Feynman developed a stature among physicists that transcended any raw sum of his actual contributions to the field. Even in his twenties, when his published work amounted to no more than a doctoral thesis (profoundly original but little understood) and a few secret papers in the Los Alamos archives, his legend was growing. He was a master calculator: in a group of scientists he could create a dramatic impression by slashing his way through a difficult problem. Thus scientists—believing themselves to be unforgiving meritocrats—found quick opportunities to compare themselves unfavorably to Feynman. His mystique might have belonged to a gladiator or a champion arm-wrestler. His personality, unencumbered by dignity or decorum, seemed to announce: Here is an unconventional mind. The English writer C. P. Snow, observing the community of physicists, thought Feynman lacked the “gravitas” of his seniors. “A little bizarre … He would grin at himself if guilty of stately behaviour. He is a showman and enjoys it … rather as though Groucho Marx was suddenly standing in for a great scientist.” It made Snow think of Einstein, now so shaded and dignified that few remembered the “merry boy” he had been in his creative time.
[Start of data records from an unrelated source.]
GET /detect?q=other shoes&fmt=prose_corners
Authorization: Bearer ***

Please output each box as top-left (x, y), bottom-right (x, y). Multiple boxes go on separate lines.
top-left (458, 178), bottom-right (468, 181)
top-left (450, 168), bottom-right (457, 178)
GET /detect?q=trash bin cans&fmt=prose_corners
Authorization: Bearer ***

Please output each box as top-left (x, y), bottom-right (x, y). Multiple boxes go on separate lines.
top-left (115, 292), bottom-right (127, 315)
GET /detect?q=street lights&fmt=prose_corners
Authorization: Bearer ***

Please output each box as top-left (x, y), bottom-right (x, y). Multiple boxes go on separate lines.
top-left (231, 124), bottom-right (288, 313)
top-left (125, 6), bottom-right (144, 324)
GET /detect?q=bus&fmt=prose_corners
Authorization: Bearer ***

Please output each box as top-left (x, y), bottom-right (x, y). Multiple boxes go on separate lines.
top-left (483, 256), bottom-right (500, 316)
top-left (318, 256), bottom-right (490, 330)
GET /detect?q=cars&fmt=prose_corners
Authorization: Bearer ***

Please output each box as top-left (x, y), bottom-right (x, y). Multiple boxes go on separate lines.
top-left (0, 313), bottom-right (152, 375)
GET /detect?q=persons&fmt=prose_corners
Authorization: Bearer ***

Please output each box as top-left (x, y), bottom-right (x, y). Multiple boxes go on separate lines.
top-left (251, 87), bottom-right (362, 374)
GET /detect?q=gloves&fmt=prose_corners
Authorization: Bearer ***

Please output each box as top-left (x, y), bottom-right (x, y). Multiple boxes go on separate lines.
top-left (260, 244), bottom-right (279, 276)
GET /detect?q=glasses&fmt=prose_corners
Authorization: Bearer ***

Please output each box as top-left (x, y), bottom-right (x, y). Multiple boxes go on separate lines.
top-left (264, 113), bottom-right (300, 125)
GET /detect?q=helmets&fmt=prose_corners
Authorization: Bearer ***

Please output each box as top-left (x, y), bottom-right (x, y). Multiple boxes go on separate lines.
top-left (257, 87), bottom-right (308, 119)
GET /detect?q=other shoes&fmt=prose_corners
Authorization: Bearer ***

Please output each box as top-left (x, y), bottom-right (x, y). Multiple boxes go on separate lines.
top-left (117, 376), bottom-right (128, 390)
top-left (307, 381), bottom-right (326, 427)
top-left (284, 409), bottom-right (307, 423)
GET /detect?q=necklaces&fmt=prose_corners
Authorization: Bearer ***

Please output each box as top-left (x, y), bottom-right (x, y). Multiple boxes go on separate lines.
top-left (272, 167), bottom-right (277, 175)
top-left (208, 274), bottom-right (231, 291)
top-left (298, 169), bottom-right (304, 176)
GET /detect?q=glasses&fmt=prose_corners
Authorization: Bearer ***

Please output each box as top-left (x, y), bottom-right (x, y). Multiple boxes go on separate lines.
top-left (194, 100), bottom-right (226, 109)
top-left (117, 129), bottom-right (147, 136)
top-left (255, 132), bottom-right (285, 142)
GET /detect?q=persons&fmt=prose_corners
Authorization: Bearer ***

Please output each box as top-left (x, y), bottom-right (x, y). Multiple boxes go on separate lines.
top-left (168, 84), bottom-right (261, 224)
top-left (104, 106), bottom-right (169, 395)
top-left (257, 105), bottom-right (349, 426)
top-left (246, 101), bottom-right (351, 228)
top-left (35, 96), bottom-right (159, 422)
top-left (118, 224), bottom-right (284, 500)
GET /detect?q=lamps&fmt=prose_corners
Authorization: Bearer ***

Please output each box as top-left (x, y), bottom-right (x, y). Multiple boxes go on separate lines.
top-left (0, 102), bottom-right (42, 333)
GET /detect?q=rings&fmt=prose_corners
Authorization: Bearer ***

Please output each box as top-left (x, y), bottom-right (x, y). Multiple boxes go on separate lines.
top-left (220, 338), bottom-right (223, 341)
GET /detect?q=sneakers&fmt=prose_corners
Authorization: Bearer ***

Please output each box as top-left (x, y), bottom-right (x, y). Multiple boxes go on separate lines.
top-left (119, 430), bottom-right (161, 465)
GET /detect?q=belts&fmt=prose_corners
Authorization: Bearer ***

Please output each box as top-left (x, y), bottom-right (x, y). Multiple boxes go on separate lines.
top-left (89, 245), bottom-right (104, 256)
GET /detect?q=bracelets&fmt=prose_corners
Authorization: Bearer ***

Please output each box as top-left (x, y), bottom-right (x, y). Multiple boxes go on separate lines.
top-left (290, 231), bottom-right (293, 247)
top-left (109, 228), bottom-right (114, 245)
Perhaps Feynman, too, would grow into a stately personage. Perhaps not. Snow predicted, “It will be interesting for young men to meet Feynman in his later years.”

One team of physicists, assembled for the Manhattan Project, met him for the first time in Chicago, where he solved a problem that had baffled them for a month. It was “a shallow way to judge a superb mind,” one of them admitted later, but they had to be impressed, by the unprofessorial manner as much as the feat itself: “Feynman was patently not struck in the prewar mold of most young academics. He had the flowing, expressive postures of a dancer, the quick speech we thought of as Broadway, the pat phrases of the hustler and the conversational energy of a finger snapper.” Physicists quickly got to know his bounding theatrical style, his way of bobbing sidelong from one foot to the other when he lectured. They knew that he could never sit still for long and that when he did sit he would slouch comically before leaping up with a sharp question. To Europeans like Bohr his voice was as American as any they had heard, a sort of musical sandpaper; to the Americans it was raw, unregenerate New York. No matter. “We got the indelible impression of a star,” another young physicist noted. “He may have emitted light as well as words… . Isn’t areté the Greek word for that shining quality? He had it.”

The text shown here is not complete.